Functions and associated performance standards are always written to reflect what the organization requires from the asset rather than what the system is designed to provide. During Function development, it is often noted that the organization’s expectations of the equipment exceed the actual capabilities of the asset. As depicted in Figure 1.20, the Primary Function (the main purpose the system exists) and Secondary Functions (other Functions of the asset) are recorded.
Step 2: Functional Failures
Step 2 in the RCM process is to identify Functional Failures for each Function. Nowlan and Heap define Functional Failure as an unsatisfactory condition. As depicted in Figure 1.21, both Total and Partial Functional Failures are recorded for each Function. A Total Failure means no part of that Function can be performed. Partial Failure describes how the Function is still possible but is performed at an unsatisfactory level.
Figure 1.20 Primary and Secondary Functions
Figure 1.21 Total and Partial Failures
Step 3: Failure Modes
A Failure Mode is what causes a Functional Failure. During Step 3 of the RCM process, Failure Modes that cause each Functional Failure are identified. It is often wrongly believed that all Failure Modes associated with the system being analyzed must be recorded. On the contrary, RCM provides specific guidelines for determining what Failure Modes to include in an analysis. Only Failure Modes that are reasonably likely to occur in the operating context should be included. If the answer to one or more of the following questions is “yes,” the Failure Mode should be included in the analysis:
•Has the Failure Mode happened before?
•If the Failure Mode has not happened, is it a real possibility?
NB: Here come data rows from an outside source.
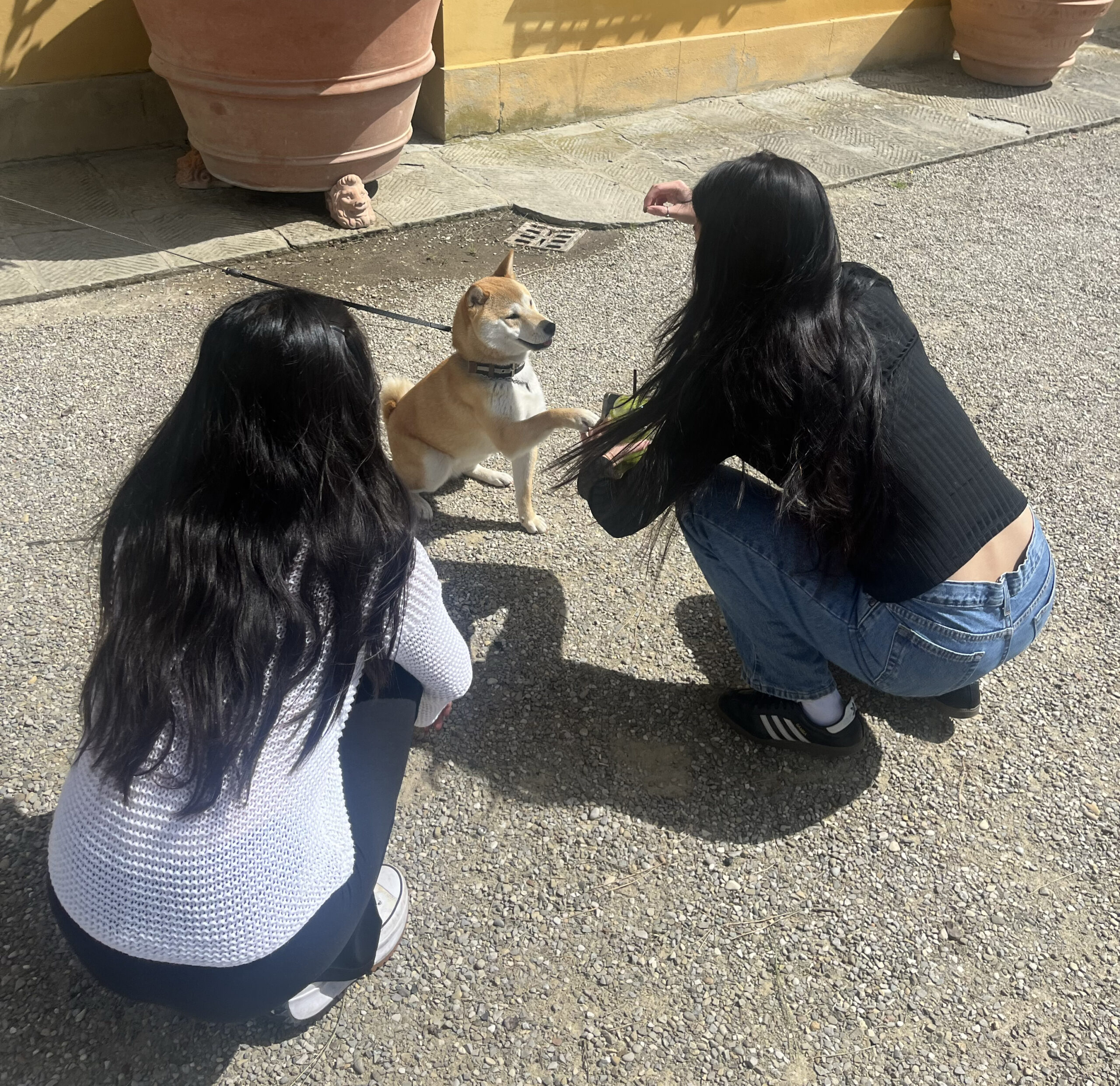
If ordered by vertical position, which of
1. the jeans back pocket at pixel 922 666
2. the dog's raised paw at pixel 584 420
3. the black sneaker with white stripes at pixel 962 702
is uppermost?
the dog's raised paw at pixel 584 420

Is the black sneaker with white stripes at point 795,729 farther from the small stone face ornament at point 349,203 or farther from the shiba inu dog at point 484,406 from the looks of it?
the small stone face ornament at point 349,203

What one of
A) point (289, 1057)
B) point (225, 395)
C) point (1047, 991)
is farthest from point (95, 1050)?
point (1047, 991)

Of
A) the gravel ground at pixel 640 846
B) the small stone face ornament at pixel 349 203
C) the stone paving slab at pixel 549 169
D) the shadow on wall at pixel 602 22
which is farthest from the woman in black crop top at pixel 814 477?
the shadow on wall at pixel 602 22

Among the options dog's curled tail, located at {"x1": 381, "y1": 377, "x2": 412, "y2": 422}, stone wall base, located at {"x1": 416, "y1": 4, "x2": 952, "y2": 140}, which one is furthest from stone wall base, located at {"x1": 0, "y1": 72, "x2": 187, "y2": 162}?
Result: dog's curled tail, located at {"x1": 381, "y1": 377, "x2": 412, "y2": 422}

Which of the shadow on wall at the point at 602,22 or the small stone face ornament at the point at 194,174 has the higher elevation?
the shadow on wall at the point at 602,22

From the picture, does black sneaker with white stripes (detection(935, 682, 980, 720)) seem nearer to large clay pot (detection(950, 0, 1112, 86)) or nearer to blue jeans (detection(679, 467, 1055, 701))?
blue jeans (detection(679, 467, 1055, 701))

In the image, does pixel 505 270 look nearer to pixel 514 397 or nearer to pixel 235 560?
pixel 514 397

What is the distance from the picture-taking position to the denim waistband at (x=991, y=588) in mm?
2186

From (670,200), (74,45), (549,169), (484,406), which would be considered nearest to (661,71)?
(549,169)

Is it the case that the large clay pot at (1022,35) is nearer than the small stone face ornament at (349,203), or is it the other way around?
the small stone face ornament at (349,203)

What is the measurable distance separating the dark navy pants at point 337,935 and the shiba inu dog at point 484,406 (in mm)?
1023

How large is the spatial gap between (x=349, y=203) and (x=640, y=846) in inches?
155

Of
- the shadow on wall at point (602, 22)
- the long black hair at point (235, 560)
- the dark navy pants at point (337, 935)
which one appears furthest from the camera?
the shadow on wall at point (602, 22)

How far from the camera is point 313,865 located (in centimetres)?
165
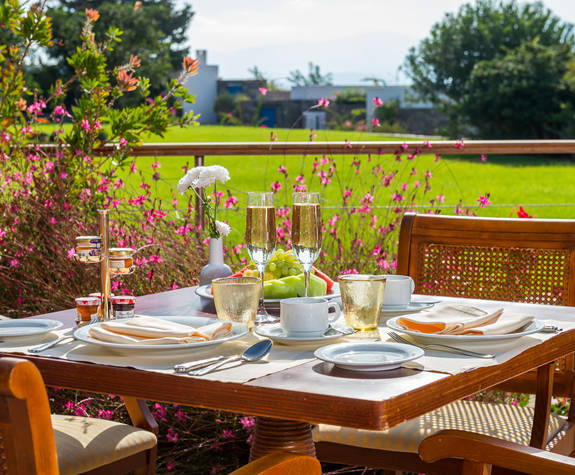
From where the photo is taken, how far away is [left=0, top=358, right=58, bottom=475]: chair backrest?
97 centimetres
•Is the Failure Mode unlikely to occur but the consequences are severe?
•Is the Failure Mode currently managed via proactive maintenance?
Failure Modes included in most analyses consist of typical causes such as those due to wear, erosion, corrosion, etc. However, it is very important to include Failure Modes that cover issues such as human error, incorrect technical manuals, inadequate equipment design, and lack of emergency procedures. Such Failure Modes allow issues to be analyzed as part of the RCM process so that solutions in addition to proactive maintenance can be developed.
Step 4: Failure Effects
During Step 4, a Failure Effect is written for each Failure Mode. A Failure Effect is a brief description of what would happen if nothing were done to predict or prevent the Failure Mode. Failure Effects should be written in enough detail so that the next step in the RCM process, Failure Consequences, can be identified. Failure Effects should include:
•Description of the failure process from the occurrence of the Failure Mode to the Functional Failure
•Physical evidence that the failure has occurred
•How the occurrence of the Failure Mode adversely affects safety and/or the environment
•How the occurrence of the Failure Mode affects operational capability/mission
•Specific operating restrictions as a result of the Failure Mode
•Secondary damage
•What repair is required and how long it is expected to take
Information Worksheet
Steps 1 through 4 of the RCM process are recorded in the Information Worksheet, as depicted in Figure 1.22. The Information Worksheet includes Functions, Functional Failures, Failure Modes, and Failure Effects.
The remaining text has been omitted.